Spatial reasoning data based on images
---

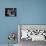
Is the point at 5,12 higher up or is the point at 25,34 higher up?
the point at 5,12

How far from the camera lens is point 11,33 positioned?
10.3ft

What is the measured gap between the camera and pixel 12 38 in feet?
10.2

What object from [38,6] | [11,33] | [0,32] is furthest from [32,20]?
[0,32]

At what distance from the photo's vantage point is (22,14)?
3.20 m

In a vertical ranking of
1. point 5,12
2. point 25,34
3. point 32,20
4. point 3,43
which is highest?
point 5,12

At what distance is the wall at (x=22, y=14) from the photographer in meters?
3.19

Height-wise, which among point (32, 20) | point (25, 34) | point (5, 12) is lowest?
point (25, 34)

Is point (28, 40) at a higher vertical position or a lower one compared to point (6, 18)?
lower

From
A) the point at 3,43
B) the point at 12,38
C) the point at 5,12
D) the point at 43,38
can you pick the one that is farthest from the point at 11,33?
the point at 43,38

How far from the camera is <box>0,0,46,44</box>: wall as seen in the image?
10.5 feet

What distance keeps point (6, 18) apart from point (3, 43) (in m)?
0.64

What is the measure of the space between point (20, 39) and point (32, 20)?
0.57 m

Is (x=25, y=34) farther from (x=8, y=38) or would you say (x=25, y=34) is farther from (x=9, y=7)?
(x=9, y=7)

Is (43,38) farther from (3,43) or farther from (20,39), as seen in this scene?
(3,43)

---

WHAT THE TASK ASKS ::
Rewrite the rows above as a numbered list, omitting the blank lines. Leave the pictures out of your answer.

EXPECTED ANSWER ::
1. Is the point at 5,12 higher up or is the point at 25,34 higher up?
2. the point at 5,12
3. How far from the camera lens is point 11,33 positioned?
4. 10.3ft
5. What is the measured gap between the camera and pixel 12 38 in feet?
6. 10.2
7. What object from [38,6] | [11,33] | [0,32] is furthest from [32,20]?
8. [0,32]
9. At what distance from the photo's vantage point is (22,14)?
10. 3.20 m
11. In a vertical ranking of
12. 1. point 5,12
13. 2. point 25,34
14. 3. point 32,20
15. 4. point 3,43
16. which is highest?
17. point 5,12
18. At what distance is the wall at (x=22, y=14) from the photographer in meters?
19. 3.19
20. Height-wise, which among point (32, 20) | point (25, 34) | point (5, 12) is lowest?
21. point (25, 34)
22. Is point (28, 40) at a higher vertical position or a lower one compared to point (6, 18)?
23. lower
24. From
25. A) the point at 3,43
26. B) the point at 12,38
27. C) the point at 5,12
28. D) the point at 43,38
29. can you pick the one that is farthest from the point at 11,33?
30. the point at 43,38
31. How far from the camera is <box>0,0,46,44</box>: wall as seen in the image?
32. 10.5 feet
33. What distance keeps point (6, 18) apart from point (3, 43) (in m)?
34. 0.64
35. What is the measure of the space between point (20, 39) and point (32, 20)?
36. 0.57 m
37. Is (x=25, y=34) farther from (x=8, y=38) or would you say (x=25, y=34) is farther from (x=9, y=7)?
38. (x=9, y=7)
39. Is (43,38) farther from (3,43) or farther from (20,39), as seen in this scene?
40. (3,43)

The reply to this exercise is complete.